Start of Block
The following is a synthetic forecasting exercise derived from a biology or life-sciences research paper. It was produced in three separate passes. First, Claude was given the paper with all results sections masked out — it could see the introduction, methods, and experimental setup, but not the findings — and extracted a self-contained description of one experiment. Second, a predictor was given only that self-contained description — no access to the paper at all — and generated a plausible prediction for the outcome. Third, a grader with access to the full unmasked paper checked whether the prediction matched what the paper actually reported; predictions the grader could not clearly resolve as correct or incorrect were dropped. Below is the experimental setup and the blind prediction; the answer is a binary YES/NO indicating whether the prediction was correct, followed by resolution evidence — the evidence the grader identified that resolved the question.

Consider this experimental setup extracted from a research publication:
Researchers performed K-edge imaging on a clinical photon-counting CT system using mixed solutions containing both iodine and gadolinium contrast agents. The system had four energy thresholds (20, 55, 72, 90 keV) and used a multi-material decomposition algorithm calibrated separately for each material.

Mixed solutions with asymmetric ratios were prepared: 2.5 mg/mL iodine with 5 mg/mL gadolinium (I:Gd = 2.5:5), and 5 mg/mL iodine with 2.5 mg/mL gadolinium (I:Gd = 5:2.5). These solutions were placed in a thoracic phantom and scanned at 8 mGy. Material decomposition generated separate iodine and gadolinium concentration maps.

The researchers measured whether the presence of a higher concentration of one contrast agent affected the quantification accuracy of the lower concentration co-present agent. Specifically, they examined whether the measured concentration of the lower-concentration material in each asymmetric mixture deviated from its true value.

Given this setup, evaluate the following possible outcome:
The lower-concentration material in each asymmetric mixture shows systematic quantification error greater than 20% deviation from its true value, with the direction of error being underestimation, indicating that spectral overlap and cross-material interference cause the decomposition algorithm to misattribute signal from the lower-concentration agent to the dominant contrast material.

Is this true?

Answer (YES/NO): NO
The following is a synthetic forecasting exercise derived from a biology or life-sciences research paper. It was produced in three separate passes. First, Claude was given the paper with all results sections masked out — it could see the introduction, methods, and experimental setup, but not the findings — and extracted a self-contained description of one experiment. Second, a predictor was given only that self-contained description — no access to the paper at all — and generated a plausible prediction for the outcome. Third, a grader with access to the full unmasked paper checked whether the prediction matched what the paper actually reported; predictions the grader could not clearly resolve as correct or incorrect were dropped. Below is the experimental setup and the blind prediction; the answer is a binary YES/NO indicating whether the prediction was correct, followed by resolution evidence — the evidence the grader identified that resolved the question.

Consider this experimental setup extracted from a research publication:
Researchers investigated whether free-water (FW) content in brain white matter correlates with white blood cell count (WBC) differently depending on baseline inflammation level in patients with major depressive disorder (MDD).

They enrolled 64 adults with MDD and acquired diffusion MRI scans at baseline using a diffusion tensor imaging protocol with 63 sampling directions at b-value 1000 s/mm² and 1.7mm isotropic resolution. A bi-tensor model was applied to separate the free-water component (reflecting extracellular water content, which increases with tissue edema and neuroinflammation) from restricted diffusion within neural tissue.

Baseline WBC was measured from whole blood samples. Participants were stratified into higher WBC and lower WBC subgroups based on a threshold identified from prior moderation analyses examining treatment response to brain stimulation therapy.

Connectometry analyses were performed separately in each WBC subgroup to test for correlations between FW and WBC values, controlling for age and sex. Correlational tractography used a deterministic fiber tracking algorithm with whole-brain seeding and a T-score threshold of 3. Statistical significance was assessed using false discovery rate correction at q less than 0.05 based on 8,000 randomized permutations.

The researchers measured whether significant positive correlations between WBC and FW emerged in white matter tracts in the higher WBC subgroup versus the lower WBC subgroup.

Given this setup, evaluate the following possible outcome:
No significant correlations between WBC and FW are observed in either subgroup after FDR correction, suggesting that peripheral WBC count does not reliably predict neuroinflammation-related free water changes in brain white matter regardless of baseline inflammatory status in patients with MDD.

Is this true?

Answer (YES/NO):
End of Block
EXERCISE PROMPT: The answer must be every entry, reproduced exactly.

RESPONSE AREA:
The following is a synthetic forecasting exercise derived from a biology or life-sciences research paper. It was produced in three separate passes. First, Claude was given the paper with all results sections masked out — it could see the introduction, methods, and experimental setup, but not the findings — and extracted a self-contained description of one experiment. Second, a predictor was given only that self-contained description — no access to the paper at all — and generated a plausible prediction for the outcome. Third, a grader with access to the full unmasked paper checked whether the prediction matched what the paper actually reported; predictions the grader could not clearly resolve as correct or incorrect were dropped. Below is the experimental setup and the blind prediction; the answer is a binary YES/NO indicating whether the prediction was correct, followed by resolution evidence — the evidence the grader identified that resolved the question.

Consider this experimental setup extracted from a research publication:
Researchers performed K-edge imaging on a clinical photon-counting CT system using mixed solutions containing both iodine and gadolinium contrast agents. The system had four energy thresholds (20, 55, 72, 90 keV) and used a multi-material decomposition algorithm calibrated separately for each material.

Mixed solutions with asymmetric ratios were prepared: 2.5 mg/mL iodine with 5 mg/mL gadolinium (I:Gd = 2.5:5), and 5 mg/mL iodine with 2.5 mg/mL gadolinium (I:Gd = 5:2.5). These solutions were placed in a thoracic phantom and scanned at 8 mGy. Material decomposition generated separate iodine and gadolinium concentration maps.

The researchers measured whether the presence of a higher concentration of one contrast agent affected the quantification accuracy of the lower concentration co-present agent. Specifically, they examined whether the measured concentration of the lower-concentration material in each asymmetric mixture deviated from its true value.

Given this setup, evaluate the following possible outcome:
The lower-concentration material in each asymmetric mixture shows systematic quantification error greater than 20% deviation from its true value, with the direction of error being underestimation, indicating that spectral overlap and cross-material interference cause the decomposition algorithm to misattribute signal from the lower-concentration agent to the dominant contrast material.

Is this true?

Answer (YES/NO): NO
The following is a synthetic forecasting exercise derived from a biology or life-sciences research paper. It was produced in three separate passes. First, Claude was given the paper with all results sections masked out — it could see the introduction, methods, and experimental setup, but not the findings — and extracted a self-contained description of one experiment. Second, a predictor was given only that self-contained description — no access to the paper at all — and generated a plausible prediction for the outcome. Third, a grader with access to the full unmasked paper checked whether the prediction matched what the paper actually reported; predictions the grader could not clearly resolve as correct or incorrect were dropped. Below is the experimental setup and the blind prediction; the answer is a binary YES/NO indicating whether the prediction was correct, followed by resolution evidence — the evidence the grader identified that resolved the question.

Consider this experimental setup extracted from a research publication:
Researchers investigated whether free-water (FW) content in brain white matter correlates with white blood cell count (WBC) differently depending on baseline inflammation level in patients with major depressive disorder (MDD).

They enrolled 64 adults with MDD and acquired diffusion MRI scans at baseline using a diffusion tensor imaging protocol with 63 sampling directions at b-value 1000 s/mm² and 1.7mm isotropic resolution. A bi-tensor model was applied to separate the free-water component (reflecting extracellular water content, which increases with tissue edema and neuroinflammation) from restricted diffusion within neural tissue.

Baseline WBC was measured from whole blood samples. Participants were stratified into higher WBC and lower WBC subgroups based on a threshold identified from prior moderation analyses examining treatment response to brain stimulation therapy.

Connectometry analyses were performed separately in each WBC subgroup to test for correlations between FW and WBC values, controlling for age and sex. Correlational tractography used a deterministic fiber tracking algorithm with whole-brain seeding and a T-score threshold of 3. Statistical significance was assessed using false discovery rate correction at q less than 0.05 based on 8,000 randomized permutations.

The researchers measured whether significant positive correlations between WBC and FW emerged in white matter tracts in the higher WBC subgroup versus the lower WBC subgroup.

Given this setup, evaluate the following possible outcome:
No significant correlations between WBC and FW are observed in either subgroup after FDR correction, suggesting that peripheral WBC count does not reliably predict neuroinflammation-related free water changes in brain white matter regardless of baseline inflammatory status in patients with MDD.

Is this true?

Answer (YES/NO):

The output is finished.